Root Cause 7: Unsupported Signing Algorithm
DNSSEC supports multiple signing algorithms — RSA/SHA-256 (algorithm 8), ECDSA P-256/SHA-256 (algorithm 13), Ed25519 (algorithm 15), and others. Older resolver implementations may not support newer algorithms. If you've migrated your signing from RSA to Ed25519 but your resolver is running a version of BIND that predates Ed25519 support (BIND 9.12 and earlier), it will encounter DNSKEY records with an algorithm it doesn't recognize and treat the signatures as unverifiable.
How to Identify It
$ dig DNSKEY solvethenetwork.com @192.168.1.10 +short
257 3 15 l02Woi0iS8Nn3DihHb+AZLzBFBY4dHalfA7pkP5wkzY=
Apr 16 10:01:12 sw-infrarunbook-01 named[3421]: validating solvethenetwork.com/A: no supported algorithm/digest
Apr 16 10:01:12 sw-infrarunbook-01 named[3421]: algorithm 15 (ED25519) is not supported
[infrarunbook-admin@sw-infrarunbook-01 ~]$ named -V | head -1
BIND 9.11.5-P4 (Extended Support Version)
BIND 9.11 doesn't support algorithm 15. The resolver can't validate signatures made with Ed25519 and fails the entire zone.
How to Fix It
Upgrade BIND to 9.16 or later, which added full support for algorithms 15 (Ed25519) and 16 (Ed448).

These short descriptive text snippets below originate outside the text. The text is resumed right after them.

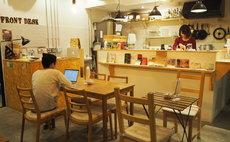 LittleJapan Family Room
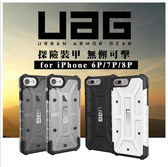 UAG 公司貨 iPhone8P頂級版耐衝擊保護殼iphone7P手機殼iphone6P防摔殼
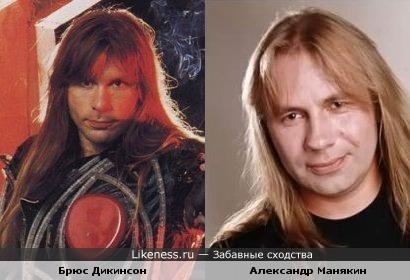 Александр Манякин(гр.Ария)похож на Брюса Диккинсона(Iron Maiden)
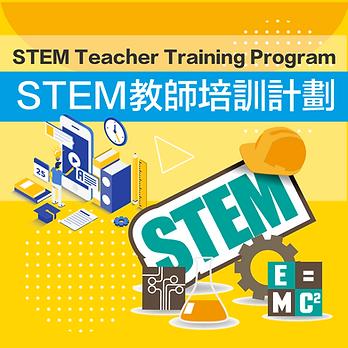 STEM Teacher Training.png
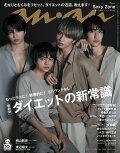 【予約】anan (アンアン) 2020年 2/5号 [雑誌]
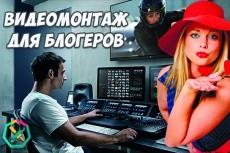 Сделаю цветокоррекцию Вашего видео 11 - kwork.ru
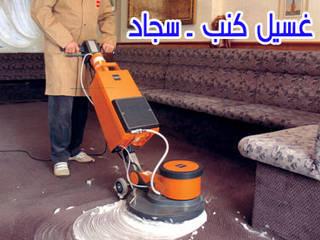 by شركة تنظيف ومكافحة حشرات ونقل عفش شمال الرياض0507719298,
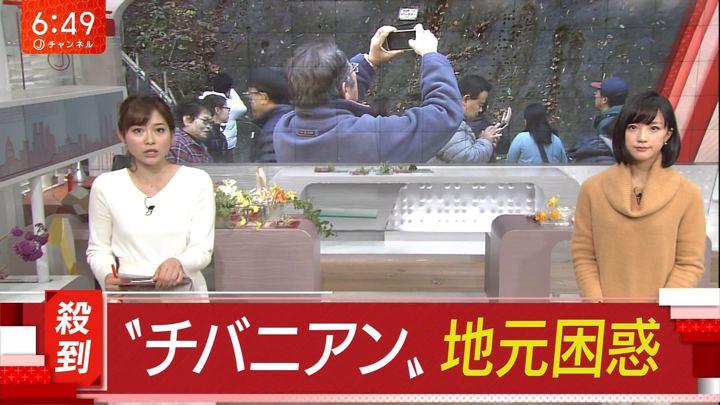 2017年12月08日久冨慶子の画像08枚目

If an upgrade isn't immediately possible, re-sign the zone using a universally supported algorithm:
[infrarunbook-admin@sw-infrarunbook-01 ~]$ dnssec-keygen -a ECDSAP256SHA256 -n ZONE solvethenetwork.com
[infrarunbook-admin@sw-infrarunbook-01 ~]$ dnssec-keygen -a ECDSAP256SHA256 -n ZONE -f KSK solvethenetwork.com
ECDSAP256SHA256 (algorithm 13) has excellent support across all modern resolvers including BIND 9.9+, Unbound 1.5+, and all major public resolvers. During the algorithm rollover, publish both old and new DNSKEY records and sign with both algorithms simultaneously before removing the old algorithm — this ensures resolvers that only support one algorithm or the other can still validate during the transition period.
Prevention
Most DNSSEC failures are preventable with the right combination of automation, monitoring, and operational discipline. RRSIG expiry — the most frequent cause by a wide margin — disappears entirely when you have working automated re-signing and active monitoring of signature lifetimes.

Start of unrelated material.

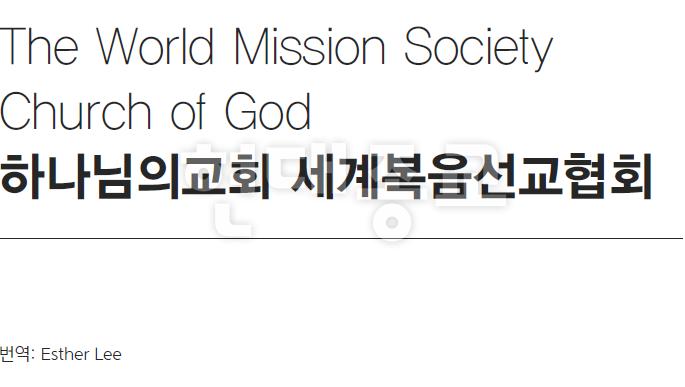 The World Mission Society Church of God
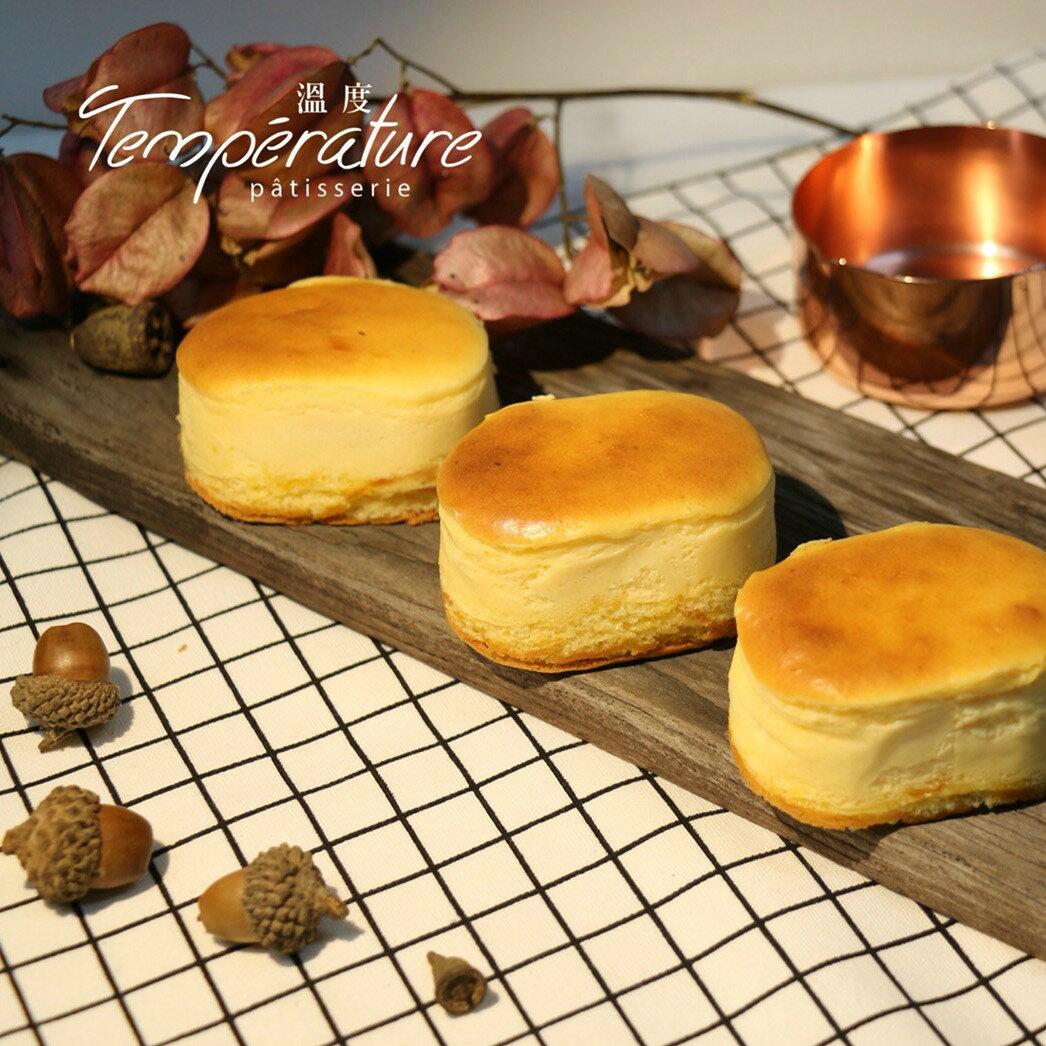 溫度・半熟乳酪蛋糕《5入禮盒》 辦公室 下午茶 團購美食 限定商品 限量 好吃 甜點 乳酪蛋糕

Set your RRSIG validity window to 14 days and re-sign every 7 days. That gives you a week of runway if automation breaks. Then monitor it:
[infrarunbook-admin@sw-infrarunbook-01 ~]$ dig +dnssec +multi solvethenetwork.com SOA @127.0.0.1 | \
awk '/RRSIG SOA/{getline; print "RRSIG expiry:", $1}'
RRSIG expiry: 20260430120000
Build that into your monitoring system with an alert threshold of 7 days before expiry. By the time RRSIG has expired, it's an outage — you want to catch it as a warning, not an incident.
Run
dnssec-checkzonein your zone deployment pipeline. Make it a gating step that prevents unsigned or incorrectly signed zones from being loaded into production:
[infrarunbook-admin@sw-infrarunbook-01 ~]$ dnssec-checkzone solvethenetwork.com \
/etc/bind/zones/solvethenetwork.com.zone.signed
zone solvethenetwork.com/IN: loaded serial 2026041601
OK
For key rollovers, follow the RFC 6781 rollover procedures. Double-signature rollover for ZSKs: publish the new ZSK alongside the old, wait one TTL for it to propagate, start signing with the new ZSK, wait another TTL, then remove the old ZSK. For KSK rollovers: publish the new KSK, wait for propagation, submit the new DS to the registrar, wait for DS propagation and TTL expiry, then remove the old KSK. Never skip steps and never rush the timing.
Keep NTP synchronized on every resolver in your infrastructure. This sounds basic, but I've traced DNSSEC failures back to clock drift on VMs restored from snapshots where NTP was disabled or lost its configuration. Make NTP synchronization a monitored service, not an assumption.
Finally, test DNSSEC validation from multiple vantage points regularly. A signing algorithm unsupported by one resolver might work fine from another. Synthetic monitoring that queries your zone from external resolvers — not just your internal infrastructure — will catch validation failures that only affect specific resolver implementations or ISP deployments, giving you the full picture before users do.